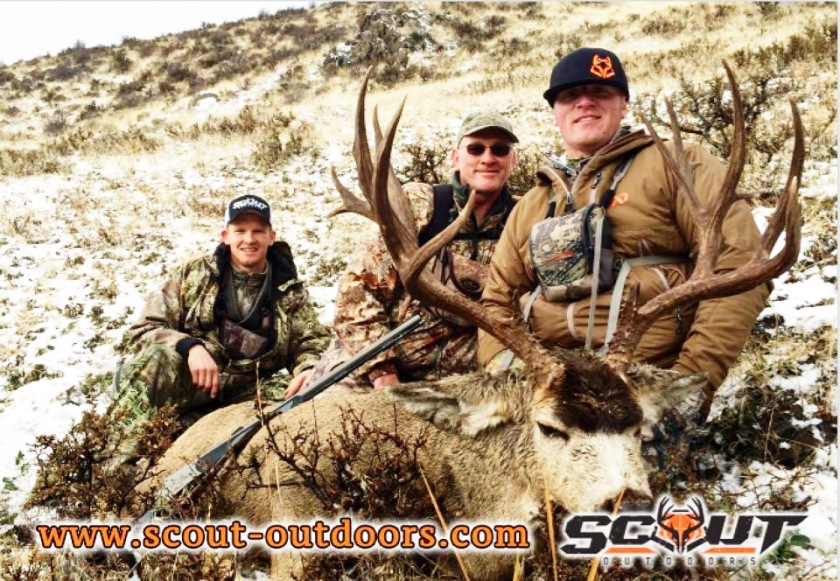 Lance Cole Scout Outdoors Idaho 14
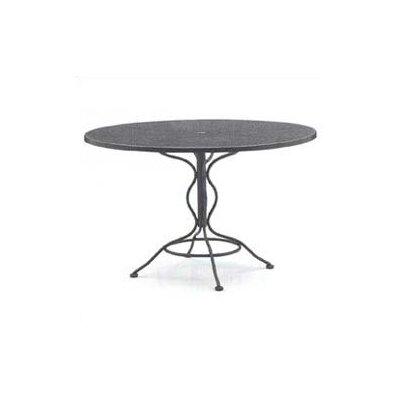 Woodard Modesto Dining Table & Reviews | Wayfair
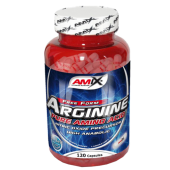 Arginine (120 Caps) AmiX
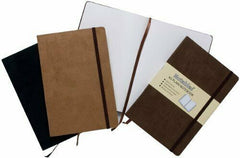 A5 Luxury Notables Plain Notebook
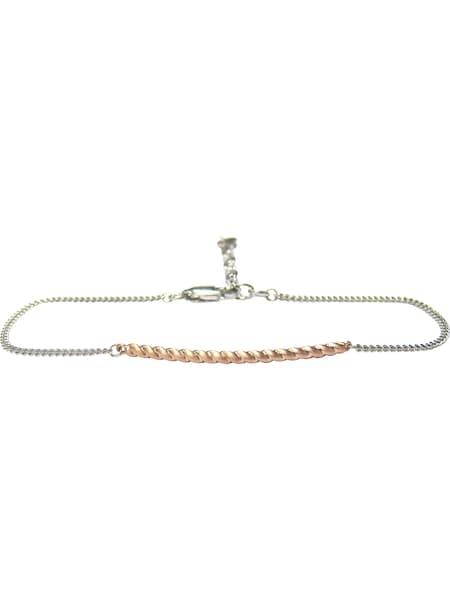 Armbaender - Armband 'C1779B 90 00 20' › Caï › gold silber  - Onlineshop ABOUT YOU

Problem details: Pictures are not part of the copy. Return every record exactly.

Output of the task:
 Lance Cole Scout Outdoors Idaho 14
 Woodard Modesto Dining Table & Reviews | Wayfair
 Arginine (120 Caps) AmiX
 A5 Luxury Notables Plain Notebook
 Armbaender - Armband 'C1779B 90 00 20' › Caï › gold silber  - Onlineshop ABOUT YOU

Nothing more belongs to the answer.